The former pastor of the Westerly-Pawcatuck Congregational Church, who suffered a traumatic brain injury when her car was rear- ended by a tractor-trailer in 2008, was awarded $2.5 million in damages following an eight-day trial in U.S. District Court in Bridgeport.
The Rev. Kathleen Crockford, 59, of Stoningtion said in a brief phone interview that it has been "a long four years" and that she feels the jury's June 21 verdict was "just, fair and reasonable."
The jury found the truck driver was negligent but not reckless, awarding $1,273,500 in economic damages and $1,250,000 in non-economic damages.
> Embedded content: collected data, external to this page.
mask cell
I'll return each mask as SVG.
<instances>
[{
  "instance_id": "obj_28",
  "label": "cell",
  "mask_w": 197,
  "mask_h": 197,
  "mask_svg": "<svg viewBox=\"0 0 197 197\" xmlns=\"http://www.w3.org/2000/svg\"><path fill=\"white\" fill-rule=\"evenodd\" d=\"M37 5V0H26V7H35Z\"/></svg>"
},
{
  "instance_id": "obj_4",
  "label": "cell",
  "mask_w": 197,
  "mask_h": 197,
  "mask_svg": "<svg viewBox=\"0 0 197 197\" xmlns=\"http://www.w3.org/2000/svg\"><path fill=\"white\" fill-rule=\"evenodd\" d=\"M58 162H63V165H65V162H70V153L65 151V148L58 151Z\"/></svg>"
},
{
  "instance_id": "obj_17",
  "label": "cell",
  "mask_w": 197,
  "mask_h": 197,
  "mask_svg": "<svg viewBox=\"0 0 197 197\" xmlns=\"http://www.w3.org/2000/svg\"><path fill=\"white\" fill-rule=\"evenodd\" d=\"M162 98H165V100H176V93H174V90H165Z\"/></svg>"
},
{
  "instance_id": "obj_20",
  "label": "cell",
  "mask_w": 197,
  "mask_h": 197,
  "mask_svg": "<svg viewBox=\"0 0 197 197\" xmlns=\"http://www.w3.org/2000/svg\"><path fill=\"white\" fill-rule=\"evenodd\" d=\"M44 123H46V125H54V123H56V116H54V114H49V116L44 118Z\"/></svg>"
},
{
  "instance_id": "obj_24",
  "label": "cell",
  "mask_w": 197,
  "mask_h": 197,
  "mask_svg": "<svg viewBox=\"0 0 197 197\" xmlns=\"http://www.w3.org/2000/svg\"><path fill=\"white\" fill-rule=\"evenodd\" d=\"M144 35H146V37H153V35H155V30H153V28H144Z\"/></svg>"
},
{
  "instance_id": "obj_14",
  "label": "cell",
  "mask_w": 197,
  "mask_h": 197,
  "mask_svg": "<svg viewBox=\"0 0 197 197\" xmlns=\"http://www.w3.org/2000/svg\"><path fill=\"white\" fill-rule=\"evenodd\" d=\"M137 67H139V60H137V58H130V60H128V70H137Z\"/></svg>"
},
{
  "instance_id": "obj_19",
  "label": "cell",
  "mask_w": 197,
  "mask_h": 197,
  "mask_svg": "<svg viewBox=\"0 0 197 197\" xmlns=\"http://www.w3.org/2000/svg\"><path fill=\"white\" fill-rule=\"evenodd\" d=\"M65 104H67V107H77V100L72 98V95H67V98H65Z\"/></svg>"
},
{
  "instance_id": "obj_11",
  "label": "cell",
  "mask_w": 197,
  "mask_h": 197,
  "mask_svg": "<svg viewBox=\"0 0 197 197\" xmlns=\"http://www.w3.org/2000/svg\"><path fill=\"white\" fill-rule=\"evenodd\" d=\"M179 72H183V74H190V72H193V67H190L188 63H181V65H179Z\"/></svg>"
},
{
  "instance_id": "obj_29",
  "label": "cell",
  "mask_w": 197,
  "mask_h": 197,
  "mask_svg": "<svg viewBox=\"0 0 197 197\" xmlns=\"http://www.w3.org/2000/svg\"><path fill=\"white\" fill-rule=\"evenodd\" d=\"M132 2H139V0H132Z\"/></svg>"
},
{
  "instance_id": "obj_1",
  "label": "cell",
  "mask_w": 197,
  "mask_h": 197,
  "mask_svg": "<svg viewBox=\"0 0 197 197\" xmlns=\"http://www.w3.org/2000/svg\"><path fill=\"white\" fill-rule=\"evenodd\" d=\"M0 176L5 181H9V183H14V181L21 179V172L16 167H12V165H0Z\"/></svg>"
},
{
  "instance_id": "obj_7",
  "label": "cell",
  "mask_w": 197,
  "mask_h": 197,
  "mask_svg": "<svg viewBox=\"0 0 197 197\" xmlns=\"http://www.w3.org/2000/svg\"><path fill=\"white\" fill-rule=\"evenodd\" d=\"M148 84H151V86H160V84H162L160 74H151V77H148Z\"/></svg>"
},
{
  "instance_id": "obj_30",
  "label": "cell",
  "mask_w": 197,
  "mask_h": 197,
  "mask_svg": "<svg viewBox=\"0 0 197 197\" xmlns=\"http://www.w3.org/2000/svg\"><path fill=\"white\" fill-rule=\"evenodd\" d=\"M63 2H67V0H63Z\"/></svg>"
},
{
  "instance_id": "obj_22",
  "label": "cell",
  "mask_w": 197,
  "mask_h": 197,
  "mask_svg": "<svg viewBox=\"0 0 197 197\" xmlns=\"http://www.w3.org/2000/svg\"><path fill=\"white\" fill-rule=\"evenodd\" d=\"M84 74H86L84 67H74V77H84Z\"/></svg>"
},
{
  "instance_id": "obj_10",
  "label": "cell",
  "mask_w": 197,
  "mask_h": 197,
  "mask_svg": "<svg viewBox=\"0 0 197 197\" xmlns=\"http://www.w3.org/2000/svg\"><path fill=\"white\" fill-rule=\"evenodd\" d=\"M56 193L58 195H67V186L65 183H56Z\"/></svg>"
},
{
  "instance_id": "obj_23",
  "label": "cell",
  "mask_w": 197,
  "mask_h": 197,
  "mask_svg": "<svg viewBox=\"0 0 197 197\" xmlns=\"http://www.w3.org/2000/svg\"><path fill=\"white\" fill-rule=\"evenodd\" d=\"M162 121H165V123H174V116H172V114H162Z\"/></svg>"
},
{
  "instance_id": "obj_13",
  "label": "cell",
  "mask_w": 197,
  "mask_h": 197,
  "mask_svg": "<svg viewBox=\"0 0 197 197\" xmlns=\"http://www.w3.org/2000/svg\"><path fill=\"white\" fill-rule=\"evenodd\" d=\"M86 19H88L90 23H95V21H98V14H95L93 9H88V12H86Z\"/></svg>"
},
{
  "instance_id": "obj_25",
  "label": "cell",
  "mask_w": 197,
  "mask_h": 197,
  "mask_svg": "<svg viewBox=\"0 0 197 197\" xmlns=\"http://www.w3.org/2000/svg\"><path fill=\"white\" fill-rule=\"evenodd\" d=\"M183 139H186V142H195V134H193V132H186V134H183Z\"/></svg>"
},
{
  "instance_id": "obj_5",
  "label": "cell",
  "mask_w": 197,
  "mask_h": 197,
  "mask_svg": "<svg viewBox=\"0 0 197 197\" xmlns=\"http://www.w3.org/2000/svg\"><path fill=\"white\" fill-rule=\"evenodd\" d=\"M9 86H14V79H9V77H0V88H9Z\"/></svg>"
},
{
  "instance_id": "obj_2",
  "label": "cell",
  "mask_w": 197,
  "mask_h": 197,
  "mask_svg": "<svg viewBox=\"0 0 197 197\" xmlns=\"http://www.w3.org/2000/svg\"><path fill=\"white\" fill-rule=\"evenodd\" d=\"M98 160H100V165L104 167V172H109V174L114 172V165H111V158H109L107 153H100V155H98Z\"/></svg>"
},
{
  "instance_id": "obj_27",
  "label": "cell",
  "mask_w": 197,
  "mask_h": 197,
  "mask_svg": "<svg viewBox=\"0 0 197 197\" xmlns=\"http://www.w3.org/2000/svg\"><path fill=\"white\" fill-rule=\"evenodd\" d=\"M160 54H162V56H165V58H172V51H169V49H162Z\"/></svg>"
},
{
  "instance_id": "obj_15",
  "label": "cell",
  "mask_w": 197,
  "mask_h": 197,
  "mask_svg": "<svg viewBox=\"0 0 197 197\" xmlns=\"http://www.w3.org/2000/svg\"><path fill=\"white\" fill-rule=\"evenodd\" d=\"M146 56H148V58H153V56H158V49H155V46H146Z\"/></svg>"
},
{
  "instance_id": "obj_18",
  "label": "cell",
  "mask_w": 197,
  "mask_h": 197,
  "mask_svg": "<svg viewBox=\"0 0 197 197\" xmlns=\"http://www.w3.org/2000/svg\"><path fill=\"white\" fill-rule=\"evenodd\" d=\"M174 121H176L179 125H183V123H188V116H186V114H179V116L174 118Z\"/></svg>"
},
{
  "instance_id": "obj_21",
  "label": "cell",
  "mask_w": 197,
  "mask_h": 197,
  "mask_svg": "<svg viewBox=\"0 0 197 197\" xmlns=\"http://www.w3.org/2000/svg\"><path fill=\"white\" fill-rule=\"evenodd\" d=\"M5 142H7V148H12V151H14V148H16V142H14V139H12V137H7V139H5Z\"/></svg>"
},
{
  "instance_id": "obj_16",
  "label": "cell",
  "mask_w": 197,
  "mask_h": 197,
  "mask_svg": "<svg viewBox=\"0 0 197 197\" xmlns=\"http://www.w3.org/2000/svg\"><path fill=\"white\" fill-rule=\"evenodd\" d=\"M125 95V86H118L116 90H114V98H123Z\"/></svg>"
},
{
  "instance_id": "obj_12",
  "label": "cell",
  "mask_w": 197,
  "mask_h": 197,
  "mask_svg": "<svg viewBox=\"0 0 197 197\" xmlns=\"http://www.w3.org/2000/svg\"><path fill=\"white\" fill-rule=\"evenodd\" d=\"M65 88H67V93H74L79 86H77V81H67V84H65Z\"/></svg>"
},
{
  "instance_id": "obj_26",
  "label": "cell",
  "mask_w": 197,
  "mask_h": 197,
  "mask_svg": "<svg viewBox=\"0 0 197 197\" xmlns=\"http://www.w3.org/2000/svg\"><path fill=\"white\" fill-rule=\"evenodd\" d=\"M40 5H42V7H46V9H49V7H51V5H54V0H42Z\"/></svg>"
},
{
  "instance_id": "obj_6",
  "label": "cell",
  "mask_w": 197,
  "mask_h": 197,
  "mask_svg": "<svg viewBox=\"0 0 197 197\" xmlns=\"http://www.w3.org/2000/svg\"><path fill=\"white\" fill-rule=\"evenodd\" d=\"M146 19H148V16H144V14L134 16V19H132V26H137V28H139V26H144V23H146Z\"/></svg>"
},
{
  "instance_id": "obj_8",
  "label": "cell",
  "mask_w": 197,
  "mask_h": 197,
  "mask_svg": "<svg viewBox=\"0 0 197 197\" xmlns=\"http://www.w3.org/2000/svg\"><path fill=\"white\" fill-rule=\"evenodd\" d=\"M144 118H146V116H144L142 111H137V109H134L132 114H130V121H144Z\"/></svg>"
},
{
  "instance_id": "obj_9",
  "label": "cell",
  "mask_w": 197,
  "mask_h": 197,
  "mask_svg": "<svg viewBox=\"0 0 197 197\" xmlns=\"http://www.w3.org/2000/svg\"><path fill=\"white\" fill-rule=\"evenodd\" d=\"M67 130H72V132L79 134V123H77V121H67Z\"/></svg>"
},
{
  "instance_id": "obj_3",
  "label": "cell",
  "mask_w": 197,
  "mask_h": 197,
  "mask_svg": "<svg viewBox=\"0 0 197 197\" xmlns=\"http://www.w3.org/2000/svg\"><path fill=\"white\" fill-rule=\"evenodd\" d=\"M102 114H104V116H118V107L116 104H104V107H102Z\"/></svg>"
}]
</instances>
Crockford was returning to Stonington in her Volkswagen Beetle convertible after performing a wedding in Massachusetts on May 29, 2008. She was waiting to turn left onto Elm Street, or Route 1A, from Route 1 when the tractor trailer struck her car behind, forcing it into the car in front of her.
Crockford, who was unconscious and unresponsive at the scene, was airlifted to Hartford Hospital, where she was put into an induced coma. She suffered an injury to the parietal lobe and continues to have symptoms, including headaches, dizziness, memory loss, slow mental processing, irritability and depression.
Truck driver Larry Spencer, who was delivering a load of steel for Metals USA of Seekonk, Mass., claimed his brakes failed and he had attempted to use his emergency brake, according to Crockford's attorney, Scott D. Camassar.
Police determined the brakes were working and the emergency brake had not been deployed.
Crockford, 59, has been unable to return to her work at the church and as a part-time book editor. The economic damages cover her past and future medical bills and her lost income of about $65,000 a year. The noneconomic damages are for pain and permanent injury, disability and loss of enjoyment of life and activities.
She said she intended to remain at the church for years to come so that she could marry the children she had baptized after arriving there in 2004.
Crockford, family members and church members had testified at the trial. Her attorneys had also called one of the neuropsychologists who treated her and a tractor trailer expert.
The driver and his employer were represented by attorneys Steven Malitz and Michael Kenney. Malitz said they admitted liability before the trial began and that their own expert confirmed Crockford had a permanent injury.
"Mr. Spencer, who is not a mechanic, indicated that for whatever reason, when he asked the brakes to do what they do, they did not respond," Malitz said. "He said he stepped on the brakes on two occasions, and they didn't work."
The defendants fought the recklessness claim, which could have triggered punitive damages and doubled or tripled the verdict, Malitz said.
Camassar said the defendants offered $1 million before the trial began and $1.4 million during the trial. Malitz said the plaintiffs asked the jury to consider awarding $5.8 to $6.8 million.